◆ The tasks:
• a. Retype the stretch of the soft lithography text from "Fig. 4 Three-step" through "and sample replication.".
• b. List the materials that the figure caption in the soft lithography text names as applied or poured in its three steps.
• c. Write what follows the soft lithography text, starting after its last sentence.
* START Reading text *
Fig. 4 Three-step soft lithography procedure to create samples from the silicon master patterns. The dental impression material is applied to the silicon master patterns to create positive molds (Step 1). Next urethane is poured to create negative molds from the positive dental impression material molds (Step 2). Lastly PDMS is poured to create final samples from the negative urethane molds (Step 3). This procedure is necessary to ensure proper de-molding and sample replication.

It was discovered the mono-layer release agent technique required significant effort to separate PDMS from the silicon wafer, and risked breaking the fragile wafer. Therefore the second technique was employed, as shown with Step 1, which entailed using a molding material that does not adhere well to silicon wafers. The hydrophilic vinyl polysiloxane impression material (Examix™ Type 3 low viscosity by GC America Inc.) met these criteria and was selected to create positive master molds. First, the silicon master pattern was cleaned using acetone and isopropyl alcohol rinses with nitrogen drying. The impression material was deposited directly onto the silicon master pattern via cartridge gun and mixing nozzle, gently pressed with a flat block, and cured at room temperature for 4 hours.
* END Reading text *
* START Provided material *
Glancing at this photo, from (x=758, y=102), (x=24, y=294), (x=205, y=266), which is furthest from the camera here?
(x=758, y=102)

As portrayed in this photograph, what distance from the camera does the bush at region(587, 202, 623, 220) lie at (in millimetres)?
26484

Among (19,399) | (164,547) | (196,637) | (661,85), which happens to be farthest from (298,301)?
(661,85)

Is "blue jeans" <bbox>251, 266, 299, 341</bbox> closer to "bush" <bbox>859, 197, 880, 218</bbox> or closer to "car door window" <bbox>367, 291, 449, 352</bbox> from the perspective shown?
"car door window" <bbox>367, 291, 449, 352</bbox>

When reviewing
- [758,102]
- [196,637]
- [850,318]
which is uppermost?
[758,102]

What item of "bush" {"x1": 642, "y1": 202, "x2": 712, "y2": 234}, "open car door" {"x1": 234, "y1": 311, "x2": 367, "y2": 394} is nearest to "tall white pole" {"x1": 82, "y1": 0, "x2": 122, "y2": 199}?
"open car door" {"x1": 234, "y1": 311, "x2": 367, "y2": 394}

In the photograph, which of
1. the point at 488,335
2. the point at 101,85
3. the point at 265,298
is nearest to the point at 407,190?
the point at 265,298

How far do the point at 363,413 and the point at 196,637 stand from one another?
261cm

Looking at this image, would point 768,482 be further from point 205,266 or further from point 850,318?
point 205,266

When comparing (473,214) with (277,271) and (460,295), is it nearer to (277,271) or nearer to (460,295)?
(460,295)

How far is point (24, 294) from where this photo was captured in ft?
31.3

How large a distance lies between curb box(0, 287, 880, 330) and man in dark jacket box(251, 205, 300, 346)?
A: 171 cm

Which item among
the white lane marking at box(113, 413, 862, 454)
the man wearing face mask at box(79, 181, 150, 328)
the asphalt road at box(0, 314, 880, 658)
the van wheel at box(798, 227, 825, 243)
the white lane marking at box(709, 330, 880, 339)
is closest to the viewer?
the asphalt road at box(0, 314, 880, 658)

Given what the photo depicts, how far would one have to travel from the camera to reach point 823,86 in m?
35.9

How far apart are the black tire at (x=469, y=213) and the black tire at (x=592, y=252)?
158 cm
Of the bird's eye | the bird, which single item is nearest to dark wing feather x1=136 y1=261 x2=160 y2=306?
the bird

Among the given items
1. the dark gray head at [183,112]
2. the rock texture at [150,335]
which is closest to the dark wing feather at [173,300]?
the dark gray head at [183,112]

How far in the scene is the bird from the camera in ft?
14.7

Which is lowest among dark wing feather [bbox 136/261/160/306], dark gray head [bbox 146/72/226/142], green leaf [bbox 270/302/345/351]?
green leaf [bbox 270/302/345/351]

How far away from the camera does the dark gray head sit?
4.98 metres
* END Provided material *
◆ Outputs for the tasks:
• a.
Fig. 4 Three-step soft lithography procedure to create samples from the silicon master patterns. The dental impression material is applied to the silicon master patterns to create positive molds (Step 1). Next urethane is poured to create negative molds from the positive dental impression material molds (Step 2). Lastly PDMS is poured to create final samples from the negative urethane molds (Step 3). This procedure is necessary to ensure proper de-molding and sample replication.

• b.
- Dental impression material (Step 1)
- Urethane (Step 2)
- PDMS (Step 3)

• c.
Next, Step 2 entailed utilizing the positive molds in dental impression material to create negative molds in urethane material. Liquid urethane polymer (Smooth-On Smooth-Cast 305) was chosen due to its dimensional stability, ease of casting, ability to de-mold easily from the dental impression material, and ability to de-mold from PDMS in Step 3. The liquid urethane was applied and cured, yielding precise negative master molds. Finally, Step 3 entailed utilizing the negative molds in urethane to create final samples in PDMS. Liquid PDMS was manually mixed, poured onto the urethane negative master molds, and allowed to cure at room temperature for 48 hours. The liquid PDMS remained in the liquid-form for at least 12 hours of the 48 hours duration, therefore allowing any air bubbles to effectively escape. The final samples in PDMS readily de-molded from the urethane negative master molds. Step 3 was repeated several times in order to produce the necessary quantity of samples in PDMS.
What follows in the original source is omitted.